__Extrait du texte__
::::::::
Les baraques-dortoirs étaient un des principaux lieux de vie des prisonniers. La vie en communauté et la proximité entre individus donnaient souvent lieu à des intrigues de toutes sortes, parfois violentes.


Iouri Petrovitch Iakimenko, ancien prisonnier sur le projet 501

En entrant dans les baraques, on pouvait apercevoir sur les murs de grandes taches de sang visibles sous la chaux. On voyait aussi des tâches sur le sol : difficile d’effacer le sang en le nettoyant. Par la suite, nous avons appris qu'avant notre arrivée, une véritable boucherie entre prisonniers avait eu lieu. Les tchékistes ont eux-mêmes excité les « voleurs » et les ont jetés aux « chiennes ». Dans les camps, ce sont deux clans irréconciliables. Un « voleur » pourrait encore passer dans le camp des « chiennes », mais une « chienne » ne peut qu’être exterminée selon la loi du Milieu, car cette dernière est un « voleur » qui a trahi la loi. Les tchékistes disaient : « Lénine a affirmé que la pègre se détruirait elle-même ». C’est pourquoi ils attisaient cette animosité par tous les moyens : ils lâchaient les « chiennes » sur les « voleurs » et les « voleurs » sur les « chiennes ». Ils se saignaient les uns les autres. Mais c’était essentiellement des gars complètement innocents qui se faisaient entraîner dans ces histoires, car ils devaient, en raison des circonstances, soutenir soit les « voleurs » soit les « chiennes ». Si tu ne les soutenais pas, les uns comme les autres te tuaient. Les gars soutenaient plutôt les « voleurs », parce qu’ils avaient des règles sur ce que l’on pouvait ou ne devait pas faire. Tandis que les « chiennes » n'en avaient pas, elles étaient toujours soutenues par l'administration du camp. Par leur force brutale, elles forçaient les autres à travailler, elles-mêmes travaillaient dans des endroits chauds et commodes.
(I. P. Iakimenko, Dans les prisons et les camps, p. 88)


Vassili Dmitrievitch Bassovski, ancien prisonnier sur le projet 503 (Goulag d’Igarka puis d’Ermakovo)

« Au départ quand il n’y avait pas encore de logements distincts, on pouvait vivre jusqu’à 200 dans une même baraque. Et seulement ensuite entre trente et cinquante personnes par habitation. Les petites salles à l’entrée des baraquements n’étaient pas des pièces à vivre : dans l’une d’elles, on faisait sécher les valenkis, dans les autres on avait par la suite installé des lavabos. Au début quand ils nous ont amenés sur le camp toutes les commodités se trouvaient à l’extérieur, on se nettoyait avec de la neige. »
(Projet N°503 (1947-1953) Documents. Documentation. Recherches., Fascicule 2, p. 127)
::::::::
__Série de consignes__
1) Traduisez en anglais cette phrase du texte sur les baraques du Goulag : « Les baraques-dortoirs étaient un des principaux lieux de vie des prisonniers. »
2) Reprenez le texte sur les baraques du Goulag à l'endroit où il s'arrête.

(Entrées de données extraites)
::::::::
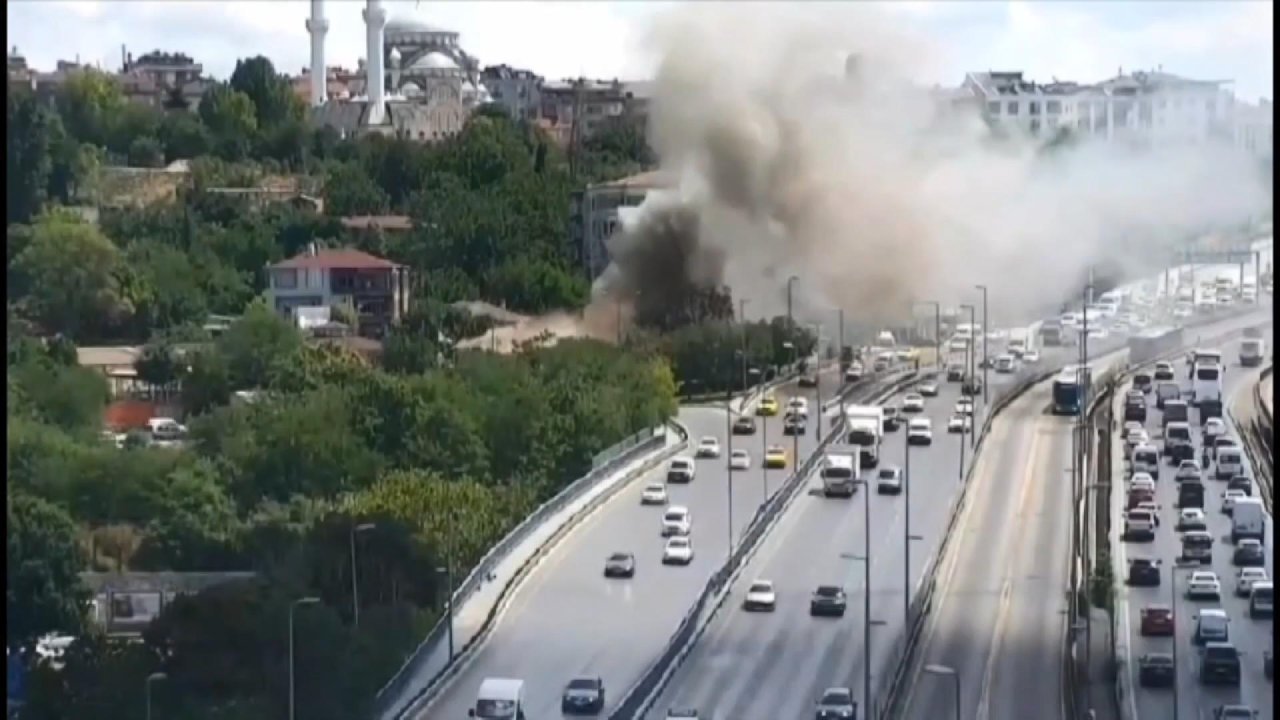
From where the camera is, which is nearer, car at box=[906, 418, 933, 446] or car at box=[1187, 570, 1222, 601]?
car at box=[1187, 570, 1222, 601]

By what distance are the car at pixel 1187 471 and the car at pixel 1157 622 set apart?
2844 millimetres

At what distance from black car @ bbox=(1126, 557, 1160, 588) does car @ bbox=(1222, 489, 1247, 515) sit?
2.88 feet

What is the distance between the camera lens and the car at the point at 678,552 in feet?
32.8

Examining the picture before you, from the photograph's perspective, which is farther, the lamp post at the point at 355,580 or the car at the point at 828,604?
the car at the point at 828,604

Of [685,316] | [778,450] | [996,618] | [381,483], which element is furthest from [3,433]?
[685,316]

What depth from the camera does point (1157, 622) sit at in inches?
334

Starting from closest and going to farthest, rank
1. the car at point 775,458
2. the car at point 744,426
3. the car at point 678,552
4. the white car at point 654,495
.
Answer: the car at point 678,552
the white car at point 654,495
the car at point 775,458
the car at point 744,426

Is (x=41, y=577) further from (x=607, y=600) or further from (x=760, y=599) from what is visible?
(x=760, y=599)

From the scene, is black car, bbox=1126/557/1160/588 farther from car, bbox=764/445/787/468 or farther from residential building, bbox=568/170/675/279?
residential building, bbox=568/170/675/279

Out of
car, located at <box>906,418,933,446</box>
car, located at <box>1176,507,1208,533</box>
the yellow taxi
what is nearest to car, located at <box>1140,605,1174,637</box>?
car, located at <box>1176,507,1208,533</box>

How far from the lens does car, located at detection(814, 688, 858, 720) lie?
7.38m

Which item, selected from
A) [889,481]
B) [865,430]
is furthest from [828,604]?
[865,430]

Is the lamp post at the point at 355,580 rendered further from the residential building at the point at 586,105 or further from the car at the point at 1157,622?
the residential building at the point at 586,105

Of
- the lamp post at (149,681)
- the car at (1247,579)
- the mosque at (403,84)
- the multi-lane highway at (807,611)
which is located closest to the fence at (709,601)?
the multi-lane highway at (807,611)
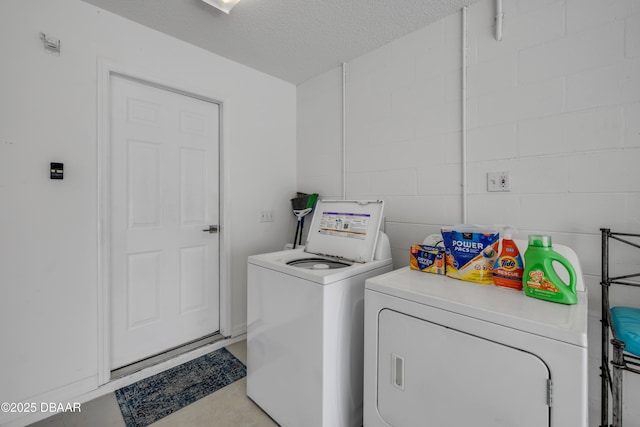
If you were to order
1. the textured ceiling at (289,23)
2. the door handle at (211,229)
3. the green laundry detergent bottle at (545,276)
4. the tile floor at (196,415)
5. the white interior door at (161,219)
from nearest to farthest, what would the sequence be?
the green laundry detergent bottle at (545,276)
the tile floor at (196,415)
the textured ceiling at (289,23)
the white interior door at (161,219)
the door handle at (211,229)

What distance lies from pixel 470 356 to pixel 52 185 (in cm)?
229

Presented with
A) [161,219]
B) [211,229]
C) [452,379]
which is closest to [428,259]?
[452,379]

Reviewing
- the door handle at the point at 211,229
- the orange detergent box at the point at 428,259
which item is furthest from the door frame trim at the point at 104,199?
the orange detergent box at the point at 428,259

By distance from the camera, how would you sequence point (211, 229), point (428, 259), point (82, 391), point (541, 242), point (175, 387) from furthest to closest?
1. point (211, 229)
2. point (175, 387)
3. point (82, 391)
4. point (428, 259)
5. point (541, 242)

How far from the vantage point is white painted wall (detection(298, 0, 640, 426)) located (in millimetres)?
1277

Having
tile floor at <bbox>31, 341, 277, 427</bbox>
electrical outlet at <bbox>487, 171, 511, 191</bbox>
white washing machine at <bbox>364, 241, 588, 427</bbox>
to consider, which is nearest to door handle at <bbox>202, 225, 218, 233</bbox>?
tile floor at <bbox>31, 341, 277, 427</bbox>

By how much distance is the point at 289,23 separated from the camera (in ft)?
6.23

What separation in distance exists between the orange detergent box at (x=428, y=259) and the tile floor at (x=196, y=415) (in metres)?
1.22

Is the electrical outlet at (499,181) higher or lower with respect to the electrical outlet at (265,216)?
higher

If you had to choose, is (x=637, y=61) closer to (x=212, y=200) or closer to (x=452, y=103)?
(x=452, y=103)

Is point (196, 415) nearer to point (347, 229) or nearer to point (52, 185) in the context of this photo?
point (347, 229)

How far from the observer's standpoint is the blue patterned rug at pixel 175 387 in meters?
1.64
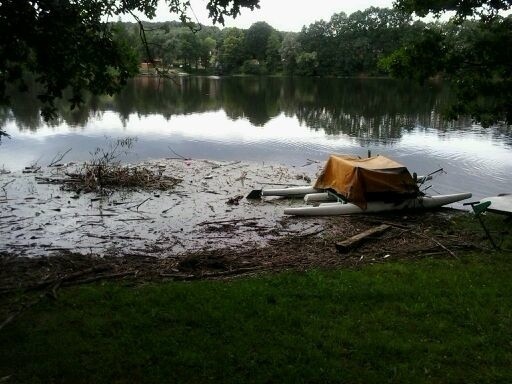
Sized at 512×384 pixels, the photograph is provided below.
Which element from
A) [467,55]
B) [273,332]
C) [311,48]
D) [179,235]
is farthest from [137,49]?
[311,48]

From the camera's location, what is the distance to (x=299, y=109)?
4938 centimetres

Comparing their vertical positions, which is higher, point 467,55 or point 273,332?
point 467,55

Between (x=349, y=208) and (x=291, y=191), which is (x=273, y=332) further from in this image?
(x=291, y=191)

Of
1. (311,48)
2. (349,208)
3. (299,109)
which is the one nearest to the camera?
(349,208)

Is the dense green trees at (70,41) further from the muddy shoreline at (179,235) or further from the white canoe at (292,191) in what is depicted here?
the white canoe at (292,191)

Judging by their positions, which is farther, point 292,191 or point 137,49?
point 292,191

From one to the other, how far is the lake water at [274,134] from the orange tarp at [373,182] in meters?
5.19

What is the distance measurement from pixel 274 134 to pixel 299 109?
15.6 metres

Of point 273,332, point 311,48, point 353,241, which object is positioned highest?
point 311,48

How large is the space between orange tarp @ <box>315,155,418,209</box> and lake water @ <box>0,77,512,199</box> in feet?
17.0

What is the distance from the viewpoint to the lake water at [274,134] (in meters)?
26.4

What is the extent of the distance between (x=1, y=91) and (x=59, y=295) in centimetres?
365

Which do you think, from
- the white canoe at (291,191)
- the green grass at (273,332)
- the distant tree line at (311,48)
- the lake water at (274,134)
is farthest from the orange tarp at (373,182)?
the distant tree line at (311,48)

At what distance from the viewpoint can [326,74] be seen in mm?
108438
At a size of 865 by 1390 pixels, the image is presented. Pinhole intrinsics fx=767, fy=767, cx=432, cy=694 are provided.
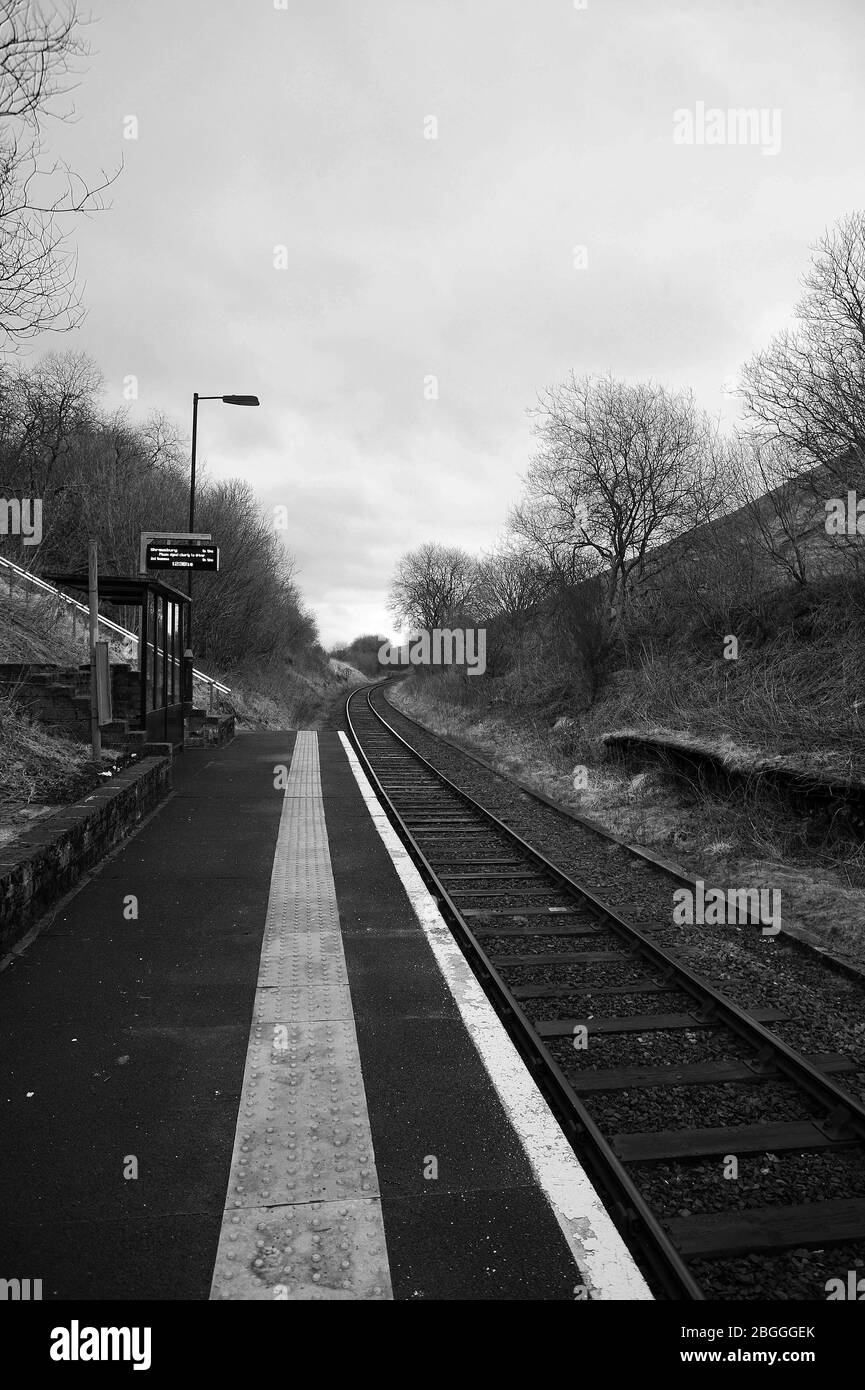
::::::::
__Réponses par consigne__
1) The dormitory barracks were one of the prisoners' main living spaces.

2)
Margarita Mikhaïlovna Solovieva ancienne organisatrice culturelle sur le projet 503

« Les baraques étaient séparées en deux sections, dans chaque section vivaient soixante personnes. Chaque femme avait son châlit. Il y en avait assez pour tout le monde. Chacune avait son matelas, ses draps. Mais bien sûr, je ne souhaiterais à personne d’y séjourner, ni à un ami ni à un ennemi. »
(V. N. Gritsenko, Le Yamal du Nord sous Staline, p.132)


Margarita Mikhaïlovna Solovieva ancienne organisatrice culturelle sur le projet 503

[Interview mené par l’historien Vadim Gritsenko]

V. G. : Quelle ambiance régnait à l’intérieur des baraquements ? Y’avaient-ils des criminelles de droit commun parmi les prisonnières ?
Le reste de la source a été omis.